Reproduce verbatim the lines of the listing below, from the line containing "Is pixel 401" through the final line of the listing, both inclusive.

··········

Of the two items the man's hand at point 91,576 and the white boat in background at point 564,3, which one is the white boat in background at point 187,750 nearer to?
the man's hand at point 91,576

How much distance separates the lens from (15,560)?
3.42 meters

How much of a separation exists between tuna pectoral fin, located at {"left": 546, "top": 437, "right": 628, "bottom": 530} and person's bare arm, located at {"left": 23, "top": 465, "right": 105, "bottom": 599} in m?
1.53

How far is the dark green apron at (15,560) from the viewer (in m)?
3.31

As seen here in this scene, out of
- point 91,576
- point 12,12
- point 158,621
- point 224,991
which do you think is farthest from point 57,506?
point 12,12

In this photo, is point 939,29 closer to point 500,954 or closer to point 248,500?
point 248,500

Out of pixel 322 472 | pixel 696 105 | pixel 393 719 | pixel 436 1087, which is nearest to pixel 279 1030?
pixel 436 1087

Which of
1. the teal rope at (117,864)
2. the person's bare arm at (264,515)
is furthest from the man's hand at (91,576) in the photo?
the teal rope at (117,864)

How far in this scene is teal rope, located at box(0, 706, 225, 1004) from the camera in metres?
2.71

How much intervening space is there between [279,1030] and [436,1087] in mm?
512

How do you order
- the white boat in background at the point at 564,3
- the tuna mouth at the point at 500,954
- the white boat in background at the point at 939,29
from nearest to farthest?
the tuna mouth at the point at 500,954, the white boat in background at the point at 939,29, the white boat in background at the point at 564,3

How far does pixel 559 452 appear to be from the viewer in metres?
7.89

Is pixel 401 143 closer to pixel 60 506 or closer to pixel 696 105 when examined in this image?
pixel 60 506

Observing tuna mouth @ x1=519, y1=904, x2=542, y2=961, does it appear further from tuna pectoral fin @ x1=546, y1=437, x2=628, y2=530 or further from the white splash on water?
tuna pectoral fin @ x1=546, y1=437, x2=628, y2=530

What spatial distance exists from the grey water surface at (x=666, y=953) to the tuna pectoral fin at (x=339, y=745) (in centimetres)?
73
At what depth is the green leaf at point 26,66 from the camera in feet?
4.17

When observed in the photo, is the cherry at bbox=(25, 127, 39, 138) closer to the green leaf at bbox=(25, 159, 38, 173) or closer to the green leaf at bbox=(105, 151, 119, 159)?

··········

* [FULL OUTPUT]:
Is pixel 401 143 closer to pixel 60 506 or closer to pixel 696 105 when examined in this image?
pixel 60 506

Observing tuna mouth @ x1=519, y1=904, x2=542, y2=961, does it appear further from tuna pectoral fin @ x1=546, y1=437, x2=628, y2=530 or further from the white splash on water?
tuna pectoral fin @ x1=546, y1=437, x2=628, y2=530

What spatial distance exists from the grey water surface at (x=666, y=953) to the tuna pectoral fin at (x=339, y=745) (in centimetres)?
73
At what depth is the green leaf at point 26,66 from the camera in feet?
4.17

When observed in the photo, is the cherry at bbox=(25, 127, 39, 138) closer to the green leaf at bbox=(25, 159, 38, 173) or closer to the green leaf at bbox=(105, 151, 119, 159)?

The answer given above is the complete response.